China Should Move To Two-Child Policy- Report

China should immediately end its one-child policy and instead adopt a two-child scheme, a foundation with close links to the highest levels of the Communist party has said.
The report from the China Development Research Foundation set a three-year deadline to phase in the reform.
The authors of the report are perhaps the most significant voices yet in the growing chorus for China to rethink its one-child policy.
"We have been discussing the one-child policy since 2000," said Li Jiamin, a specialist in population studies at Nankai university, and one of the co-authors of the study. "It is just a matter of finding the right solution. Making the jump to two children is only a matter of time now."
He added: "If China sticks to the one-child policy, we are looking at a situation as bad as the one in southern Europe.
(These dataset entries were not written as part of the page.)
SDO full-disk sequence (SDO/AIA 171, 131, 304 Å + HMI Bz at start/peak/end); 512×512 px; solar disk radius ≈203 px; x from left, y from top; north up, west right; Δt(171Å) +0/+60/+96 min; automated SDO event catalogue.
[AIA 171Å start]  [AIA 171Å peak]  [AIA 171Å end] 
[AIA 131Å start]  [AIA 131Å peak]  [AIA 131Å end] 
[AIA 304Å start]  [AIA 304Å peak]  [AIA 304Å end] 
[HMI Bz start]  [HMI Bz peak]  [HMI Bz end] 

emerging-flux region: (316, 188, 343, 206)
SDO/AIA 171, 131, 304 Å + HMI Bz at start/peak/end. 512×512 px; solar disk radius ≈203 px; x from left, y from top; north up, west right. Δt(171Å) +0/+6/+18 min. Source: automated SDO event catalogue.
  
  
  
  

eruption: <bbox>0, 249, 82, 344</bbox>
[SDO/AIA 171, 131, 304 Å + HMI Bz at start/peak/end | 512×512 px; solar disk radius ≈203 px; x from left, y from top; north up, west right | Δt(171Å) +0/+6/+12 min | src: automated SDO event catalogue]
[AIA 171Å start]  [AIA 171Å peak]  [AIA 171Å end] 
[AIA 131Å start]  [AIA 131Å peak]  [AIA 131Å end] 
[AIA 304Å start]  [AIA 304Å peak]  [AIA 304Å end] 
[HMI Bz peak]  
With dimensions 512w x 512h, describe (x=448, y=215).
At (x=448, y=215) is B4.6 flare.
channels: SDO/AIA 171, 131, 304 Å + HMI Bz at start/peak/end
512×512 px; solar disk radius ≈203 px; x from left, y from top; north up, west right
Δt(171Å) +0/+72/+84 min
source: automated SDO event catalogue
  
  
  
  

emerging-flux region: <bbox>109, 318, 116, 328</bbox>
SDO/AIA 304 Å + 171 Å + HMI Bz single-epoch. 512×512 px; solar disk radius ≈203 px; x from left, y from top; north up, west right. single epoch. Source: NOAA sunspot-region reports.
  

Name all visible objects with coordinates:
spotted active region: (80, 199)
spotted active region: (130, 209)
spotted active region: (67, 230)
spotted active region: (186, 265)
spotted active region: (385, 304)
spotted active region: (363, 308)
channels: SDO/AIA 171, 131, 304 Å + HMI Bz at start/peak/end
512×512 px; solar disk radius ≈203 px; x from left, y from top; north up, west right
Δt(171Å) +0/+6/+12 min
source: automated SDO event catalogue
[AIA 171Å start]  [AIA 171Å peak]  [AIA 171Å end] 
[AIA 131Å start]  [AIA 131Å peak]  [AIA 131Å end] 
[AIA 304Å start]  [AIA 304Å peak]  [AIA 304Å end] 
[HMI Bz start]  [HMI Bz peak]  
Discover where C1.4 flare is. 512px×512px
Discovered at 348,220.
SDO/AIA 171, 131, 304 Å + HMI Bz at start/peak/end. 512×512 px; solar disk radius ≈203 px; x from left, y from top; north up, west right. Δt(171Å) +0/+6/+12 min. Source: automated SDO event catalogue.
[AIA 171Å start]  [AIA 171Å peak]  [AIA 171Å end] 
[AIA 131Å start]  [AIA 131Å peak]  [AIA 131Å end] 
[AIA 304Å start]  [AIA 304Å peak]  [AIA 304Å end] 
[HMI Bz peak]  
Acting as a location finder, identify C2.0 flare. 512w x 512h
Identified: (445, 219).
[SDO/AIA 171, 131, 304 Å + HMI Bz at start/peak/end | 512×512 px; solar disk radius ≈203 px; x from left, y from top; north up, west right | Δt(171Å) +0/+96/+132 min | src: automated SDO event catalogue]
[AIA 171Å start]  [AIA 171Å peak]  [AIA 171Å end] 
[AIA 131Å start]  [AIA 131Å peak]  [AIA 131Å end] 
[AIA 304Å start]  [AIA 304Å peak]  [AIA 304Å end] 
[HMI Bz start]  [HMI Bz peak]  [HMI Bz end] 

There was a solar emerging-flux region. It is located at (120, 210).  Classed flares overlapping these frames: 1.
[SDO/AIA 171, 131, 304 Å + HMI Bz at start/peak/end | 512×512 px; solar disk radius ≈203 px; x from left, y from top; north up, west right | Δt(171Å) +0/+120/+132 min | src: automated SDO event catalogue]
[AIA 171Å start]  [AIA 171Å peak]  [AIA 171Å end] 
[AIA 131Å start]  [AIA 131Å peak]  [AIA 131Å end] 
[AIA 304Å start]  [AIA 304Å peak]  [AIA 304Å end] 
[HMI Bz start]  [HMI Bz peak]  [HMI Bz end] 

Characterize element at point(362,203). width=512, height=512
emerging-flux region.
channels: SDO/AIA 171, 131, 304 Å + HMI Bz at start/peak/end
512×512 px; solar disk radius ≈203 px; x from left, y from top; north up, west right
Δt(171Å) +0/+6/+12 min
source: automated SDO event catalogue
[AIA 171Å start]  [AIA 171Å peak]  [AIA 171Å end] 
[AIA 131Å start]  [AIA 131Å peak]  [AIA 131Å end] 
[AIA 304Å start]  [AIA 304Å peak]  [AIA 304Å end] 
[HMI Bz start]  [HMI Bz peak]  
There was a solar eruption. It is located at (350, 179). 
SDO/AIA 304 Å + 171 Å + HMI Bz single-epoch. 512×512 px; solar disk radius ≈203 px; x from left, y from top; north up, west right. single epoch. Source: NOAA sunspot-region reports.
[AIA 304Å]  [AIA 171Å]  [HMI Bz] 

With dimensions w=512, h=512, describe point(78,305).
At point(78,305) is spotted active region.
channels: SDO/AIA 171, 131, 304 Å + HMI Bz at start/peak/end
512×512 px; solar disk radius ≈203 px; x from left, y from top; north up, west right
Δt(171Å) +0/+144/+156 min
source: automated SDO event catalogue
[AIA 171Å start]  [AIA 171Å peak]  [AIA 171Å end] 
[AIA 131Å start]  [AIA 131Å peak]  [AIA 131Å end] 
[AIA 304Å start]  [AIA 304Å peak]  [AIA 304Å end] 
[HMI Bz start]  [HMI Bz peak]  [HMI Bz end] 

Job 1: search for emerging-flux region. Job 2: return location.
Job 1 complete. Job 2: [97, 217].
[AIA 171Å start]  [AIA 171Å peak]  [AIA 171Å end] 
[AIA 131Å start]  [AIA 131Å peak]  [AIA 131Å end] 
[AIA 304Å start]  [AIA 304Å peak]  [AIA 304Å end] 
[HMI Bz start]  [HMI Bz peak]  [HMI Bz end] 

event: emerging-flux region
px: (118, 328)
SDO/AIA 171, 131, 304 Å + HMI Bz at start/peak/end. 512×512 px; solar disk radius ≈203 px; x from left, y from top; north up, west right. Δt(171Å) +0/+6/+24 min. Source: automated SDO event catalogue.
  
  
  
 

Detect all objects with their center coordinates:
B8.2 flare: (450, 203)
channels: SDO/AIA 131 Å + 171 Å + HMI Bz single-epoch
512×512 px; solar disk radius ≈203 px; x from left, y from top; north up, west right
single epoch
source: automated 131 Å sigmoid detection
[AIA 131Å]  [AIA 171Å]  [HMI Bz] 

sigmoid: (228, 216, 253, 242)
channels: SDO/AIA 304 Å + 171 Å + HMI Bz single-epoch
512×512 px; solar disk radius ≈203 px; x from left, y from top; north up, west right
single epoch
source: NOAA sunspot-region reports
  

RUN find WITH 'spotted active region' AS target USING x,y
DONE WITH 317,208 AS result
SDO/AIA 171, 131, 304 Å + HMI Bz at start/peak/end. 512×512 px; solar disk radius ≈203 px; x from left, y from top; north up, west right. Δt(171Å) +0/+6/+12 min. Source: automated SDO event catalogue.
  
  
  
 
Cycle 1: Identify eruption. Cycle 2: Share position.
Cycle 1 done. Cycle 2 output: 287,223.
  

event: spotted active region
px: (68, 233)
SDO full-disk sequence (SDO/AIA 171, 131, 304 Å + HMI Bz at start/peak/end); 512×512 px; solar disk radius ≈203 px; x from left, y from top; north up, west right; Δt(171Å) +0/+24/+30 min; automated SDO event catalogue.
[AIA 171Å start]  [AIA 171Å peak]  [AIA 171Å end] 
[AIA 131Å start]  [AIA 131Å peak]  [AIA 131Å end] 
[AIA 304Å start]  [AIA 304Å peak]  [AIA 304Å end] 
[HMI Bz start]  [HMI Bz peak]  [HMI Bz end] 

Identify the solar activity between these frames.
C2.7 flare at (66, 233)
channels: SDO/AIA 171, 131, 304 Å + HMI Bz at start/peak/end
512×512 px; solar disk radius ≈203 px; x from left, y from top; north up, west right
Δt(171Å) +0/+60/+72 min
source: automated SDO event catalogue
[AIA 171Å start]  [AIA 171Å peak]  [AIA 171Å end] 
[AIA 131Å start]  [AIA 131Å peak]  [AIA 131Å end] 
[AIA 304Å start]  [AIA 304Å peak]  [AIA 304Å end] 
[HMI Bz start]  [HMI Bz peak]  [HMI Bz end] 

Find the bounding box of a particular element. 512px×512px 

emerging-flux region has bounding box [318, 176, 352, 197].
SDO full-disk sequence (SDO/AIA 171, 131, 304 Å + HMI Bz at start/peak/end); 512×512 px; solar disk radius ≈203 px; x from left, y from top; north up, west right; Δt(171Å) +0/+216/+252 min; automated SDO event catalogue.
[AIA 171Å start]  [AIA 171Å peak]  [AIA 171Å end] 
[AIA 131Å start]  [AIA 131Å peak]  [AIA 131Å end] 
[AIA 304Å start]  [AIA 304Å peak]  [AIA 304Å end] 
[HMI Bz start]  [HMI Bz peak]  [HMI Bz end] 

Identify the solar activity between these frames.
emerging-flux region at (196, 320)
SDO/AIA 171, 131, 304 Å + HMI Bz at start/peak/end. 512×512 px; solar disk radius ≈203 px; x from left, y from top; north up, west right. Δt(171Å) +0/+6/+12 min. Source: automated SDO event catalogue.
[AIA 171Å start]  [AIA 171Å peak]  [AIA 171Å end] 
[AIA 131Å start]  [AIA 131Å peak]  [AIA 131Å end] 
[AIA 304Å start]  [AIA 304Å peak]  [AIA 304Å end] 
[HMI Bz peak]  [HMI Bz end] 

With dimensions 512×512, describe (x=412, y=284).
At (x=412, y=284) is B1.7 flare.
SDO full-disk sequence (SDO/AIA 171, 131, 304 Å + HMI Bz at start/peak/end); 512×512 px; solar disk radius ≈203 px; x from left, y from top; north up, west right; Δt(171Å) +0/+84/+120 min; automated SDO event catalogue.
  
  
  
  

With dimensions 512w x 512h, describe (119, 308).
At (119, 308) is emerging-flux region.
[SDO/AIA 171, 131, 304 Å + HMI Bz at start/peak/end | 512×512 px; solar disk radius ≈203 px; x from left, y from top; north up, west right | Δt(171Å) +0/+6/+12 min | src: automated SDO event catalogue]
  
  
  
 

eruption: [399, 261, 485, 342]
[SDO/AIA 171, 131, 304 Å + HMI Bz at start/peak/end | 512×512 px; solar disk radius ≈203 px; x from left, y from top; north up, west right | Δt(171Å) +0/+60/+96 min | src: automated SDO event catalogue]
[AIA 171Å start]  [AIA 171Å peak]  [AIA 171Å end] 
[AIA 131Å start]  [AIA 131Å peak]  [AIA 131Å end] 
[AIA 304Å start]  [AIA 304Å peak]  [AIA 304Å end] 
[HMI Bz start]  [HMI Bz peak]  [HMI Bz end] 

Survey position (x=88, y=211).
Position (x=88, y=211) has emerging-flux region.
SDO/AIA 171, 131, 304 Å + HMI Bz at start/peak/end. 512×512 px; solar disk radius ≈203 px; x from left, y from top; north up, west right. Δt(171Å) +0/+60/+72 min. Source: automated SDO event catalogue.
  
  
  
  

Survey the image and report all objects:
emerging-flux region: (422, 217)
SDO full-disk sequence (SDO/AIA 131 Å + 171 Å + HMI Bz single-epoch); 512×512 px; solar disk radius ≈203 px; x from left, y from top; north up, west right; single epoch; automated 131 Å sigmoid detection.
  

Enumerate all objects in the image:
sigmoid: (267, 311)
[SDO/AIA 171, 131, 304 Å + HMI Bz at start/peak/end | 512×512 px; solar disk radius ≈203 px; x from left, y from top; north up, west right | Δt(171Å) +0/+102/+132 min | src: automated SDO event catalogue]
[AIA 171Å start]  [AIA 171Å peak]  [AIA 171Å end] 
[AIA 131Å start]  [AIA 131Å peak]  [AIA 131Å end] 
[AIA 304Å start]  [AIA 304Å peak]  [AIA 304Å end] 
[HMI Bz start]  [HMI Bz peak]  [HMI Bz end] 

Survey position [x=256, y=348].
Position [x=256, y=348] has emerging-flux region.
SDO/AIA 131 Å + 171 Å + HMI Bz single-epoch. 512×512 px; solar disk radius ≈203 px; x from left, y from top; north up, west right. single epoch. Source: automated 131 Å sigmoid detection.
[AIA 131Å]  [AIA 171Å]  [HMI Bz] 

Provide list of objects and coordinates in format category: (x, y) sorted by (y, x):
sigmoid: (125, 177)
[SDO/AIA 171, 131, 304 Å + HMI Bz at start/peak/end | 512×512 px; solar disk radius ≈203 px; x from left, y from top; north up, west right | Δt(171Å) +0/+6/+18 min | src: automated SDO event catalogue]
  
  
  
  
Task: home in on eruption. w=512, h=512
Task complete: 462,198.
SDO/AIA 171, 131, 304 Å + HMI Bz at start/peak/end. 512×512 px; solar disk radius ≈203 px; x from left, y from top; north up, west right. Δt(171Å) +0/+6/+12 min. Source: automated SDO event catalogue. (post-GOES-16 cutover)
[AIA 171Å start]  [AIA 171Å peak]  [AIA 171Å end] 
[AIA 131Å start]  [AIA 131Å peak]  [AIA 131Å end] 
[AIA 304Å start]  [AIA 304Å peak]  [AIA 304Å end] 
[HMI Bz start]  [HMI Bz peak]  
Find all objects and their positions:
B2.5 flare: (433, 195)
Old people will make up a third of the population by 2050."
Another co-author, Cui Fang, is an economist who heads the Population and Development department of the Chinese Academy of Social Sciences. Mr Cui has lectured several members of the ruling Politburo Standing Committee.
Prof Cui said he was unable to comment because the report had leaked out ahead of the 18th Communist Party Congress, the highly sensitive moment when China will unveil a new set of leaders for the first time in a decade.
He said discussion of family planning at such a time is frowned upon, and that the report was supposed to emerge in ten days time.
However, in March, he argued that the government should keep the promise it made to the public three decades ago, when it introduced the one-child policy.
"They said if the circumstances changed, so would the policy. We should stay consistent to that and realise this promise," he said.
"In the past, family planning was important for our national development, but now the country has changed and the decision about how many children to have should be given back to families," he added.
The sacrifices made by Chinese families under the one-child policy have had an enormous impact, not only on China's resources but on the world. The Chinese population has been reduced by between 100 million and 400 million, according to various estimates.
However, the new study argues that bringing the policy to an end will not unleash a huge population boom.
It pointed to four experimental areas in northern and central China which had their family planning controls lifted in 1985.
"All these areas had low population growth, and the birth rate has been shrinking since 2000. But the gender balance in these areas is better, and so is the age distribution. These areas also have less conflict between the government and the people."
The report admitted, however, that some other experimental areas had seen births spiral "out of control" and had family planning policies reapplied.
Prof Li also said many families who have the right to have a second child under the current policies are choosing not to, perhaps because of the expense. "The effect of making a change will not be significant. This is not a bold policy [that we are suggesting]," he said.
However, he added that the report had not yet generated any feedback from the National Family Planning Commission in Beijing. "They basically feel that it will take more time to change the policy," said Prof Li.